Information given:
※

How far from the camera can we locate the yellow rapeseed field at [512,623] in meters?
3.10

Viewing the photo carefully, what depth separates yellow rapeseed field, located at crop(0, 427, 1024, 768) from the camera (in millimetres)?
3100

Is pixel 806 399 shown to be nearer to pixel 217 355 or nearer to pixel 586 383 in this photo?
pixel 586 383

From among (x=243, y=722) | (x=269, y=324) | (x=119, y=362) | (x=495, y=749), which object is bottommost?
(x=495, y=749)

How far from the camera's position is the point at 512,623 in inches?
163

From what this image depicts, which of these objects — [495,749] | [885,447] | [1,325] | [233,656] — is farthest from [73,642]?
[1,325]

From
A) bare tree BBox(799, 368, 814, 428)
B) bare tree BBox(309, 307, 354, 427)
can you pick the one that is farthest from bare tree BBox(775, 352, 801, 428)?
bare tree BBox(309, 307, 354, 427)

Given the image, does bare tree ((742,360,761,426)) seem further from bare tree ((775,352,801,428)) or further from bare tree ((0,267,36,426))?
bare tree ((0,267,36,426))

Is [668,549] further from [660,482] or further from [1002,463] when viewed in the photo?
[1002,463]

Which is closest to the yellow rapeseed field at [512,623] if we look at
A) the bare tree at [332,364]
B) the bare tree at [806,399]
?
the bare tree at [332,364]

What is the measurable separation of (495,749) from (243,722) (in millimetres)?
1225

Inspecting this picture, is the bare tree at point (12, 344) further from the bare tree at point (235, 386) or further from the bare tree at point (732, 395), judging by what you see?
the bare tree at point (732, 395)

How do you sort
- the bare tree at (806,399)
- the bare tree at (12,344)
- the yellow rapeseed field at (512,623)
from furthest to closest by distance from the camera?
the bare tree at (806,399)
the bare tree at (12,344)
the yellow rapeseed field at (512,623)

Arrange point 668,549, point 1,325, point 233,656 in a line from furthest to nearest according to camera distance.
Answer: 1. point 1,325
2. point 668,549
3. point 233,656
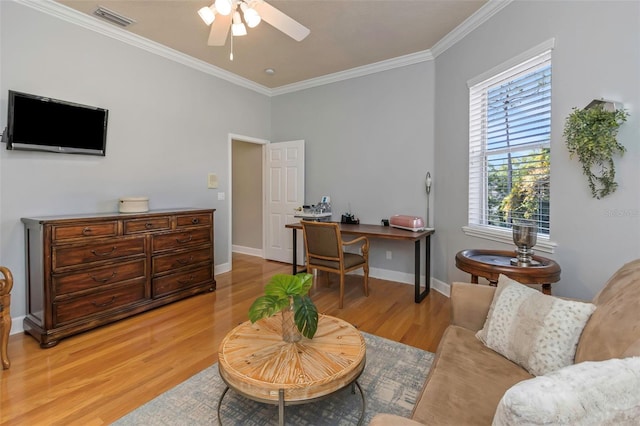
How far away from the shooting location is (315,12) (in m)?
2.88

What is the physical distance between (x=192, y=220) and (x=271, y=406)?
235 cm

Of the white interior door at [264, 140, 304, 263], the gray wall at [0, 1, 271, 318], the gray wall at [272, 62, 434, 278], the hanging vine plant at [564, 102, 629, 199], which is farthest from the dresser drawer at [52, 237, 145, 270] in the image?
the hanging vine plant at [564, 102, 629, 199]

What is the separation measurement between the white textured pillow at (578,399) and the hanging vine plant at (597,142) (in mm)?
1612

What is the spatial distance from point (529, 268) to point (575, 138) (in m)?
0.88

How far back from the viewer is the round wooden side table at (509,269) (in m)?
1.93

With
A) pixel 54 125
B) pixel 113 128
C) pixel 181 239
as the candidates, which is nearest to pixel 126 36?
pixel 113 128

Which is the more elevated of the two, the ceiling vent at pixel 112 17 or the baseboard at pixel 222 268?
the ceiling vent at pixel 112 17

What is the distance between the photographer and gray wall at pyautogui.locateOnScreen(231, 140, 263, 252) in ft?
18.2

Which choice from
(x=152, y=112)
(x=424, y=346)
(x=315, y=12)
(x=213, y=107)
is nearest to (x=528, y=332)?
(x=424, y=346)

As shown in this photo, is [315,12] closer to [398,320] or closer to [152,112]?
[152,112]

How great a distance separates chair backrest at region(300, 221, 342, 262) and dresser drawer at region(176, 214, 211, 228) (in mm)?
1204

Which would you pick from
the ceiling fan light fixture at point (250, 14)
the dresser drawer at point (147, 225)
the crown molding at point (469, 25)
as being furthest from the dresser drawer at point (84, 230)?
the crown molding at point (469, 25)

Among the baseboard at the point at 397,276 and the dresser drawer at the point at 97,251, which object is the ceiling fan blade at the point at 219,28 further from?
the baseboard at the point at 397,276

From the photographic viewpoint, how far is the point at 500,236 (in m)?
2.77
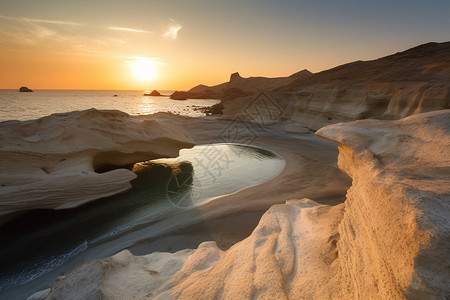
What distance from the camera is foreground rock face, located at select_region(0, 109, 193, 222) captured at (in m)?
7.64

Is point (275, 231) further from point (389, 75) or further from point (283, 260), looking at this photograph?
point (389, 75)

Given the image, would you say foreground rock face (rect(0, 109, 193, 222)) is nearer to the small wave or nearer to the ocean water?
the small wave

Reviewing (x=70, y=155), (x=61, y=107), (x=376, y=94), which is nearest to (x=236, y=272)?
(x=70, y=155)

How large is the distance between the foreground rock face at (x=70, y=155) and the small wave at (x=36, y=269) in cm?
285

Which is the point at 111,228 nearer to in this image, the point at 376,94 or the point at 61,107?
the point at 376,94

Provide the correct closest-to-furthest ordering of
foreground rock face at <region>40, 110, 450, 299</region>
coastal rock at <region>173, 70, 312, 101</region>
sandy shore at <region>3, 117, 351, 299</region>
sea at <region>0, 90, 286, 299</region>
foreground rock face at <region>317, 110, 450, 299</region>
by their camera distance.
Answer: foreground rock face at <region>317, 110, 450, 299</region> → foreground rock face at <region>40, 110, 450, 299</region> → sea at <region>0, 90, 286, 299</region> → sandy shore at <region>3, 117, 351, 299</region> → coastal rock at <region>173, 70, 312, 101</region>

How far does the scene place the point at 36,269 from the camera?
5316 millimetres

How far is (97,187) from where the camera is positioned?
8852 mm

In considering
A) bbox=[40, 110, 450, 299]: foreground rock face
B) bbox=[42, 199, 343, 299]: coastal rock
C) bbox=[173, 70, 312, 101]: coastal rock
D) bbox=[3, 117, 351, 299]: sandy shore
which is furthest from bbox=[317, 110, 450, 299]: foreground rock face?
bbox=[173, 70, 312, 101]: coastal rock

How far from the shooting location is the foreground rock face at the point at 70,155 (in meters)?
7.64

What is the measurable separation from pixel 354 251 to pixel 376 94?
21231 millimetres

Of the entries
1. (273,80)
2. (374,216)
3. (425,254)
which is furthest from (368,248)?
(273,80)

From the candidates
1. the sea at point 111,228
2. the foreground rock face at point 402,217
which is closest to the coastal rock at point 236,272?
the foreground rock face at point 402,217

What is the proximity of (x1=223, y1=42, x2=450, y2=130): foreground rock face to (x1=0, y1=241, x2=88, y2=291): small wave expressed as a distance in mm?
20439
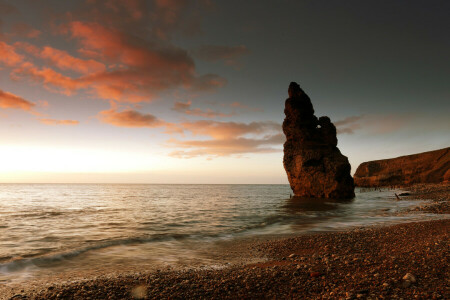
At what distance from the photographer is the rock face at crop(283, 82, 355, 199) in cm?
4797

※

Write out exactly the lines beginning with the line that holds "How far from the shooting" and ending with the final line of the data, both ends included, without the pictures.

How far from the shooting location is the foreground rock face at the point at 70,155 (in meters)?
7.64

What is the measurable separation from pixel 354 251 to pixel 376 94?
21231 millimetres

Of the entries
1. (273,80)
2. (374,216)
3. (425,254)
which is furthest from (368,248)?
(273,80)

From the candidates
1. the sea at point 111,228
2. the foreground rock face at point 402,217
which is closest to the coastal rock at point 236,272?
the foreground rock face at point 402,217

What is the proximity of (x1=223, y1=42, x2=450, y2=130): foreground rock face to (x1=0, y1=241, x2=88, y2=291): small wave expressed as a distance in mm?
20439
At what distance from the photographer is the rock face at crop(283, 82, 355, 199) in cm?
4797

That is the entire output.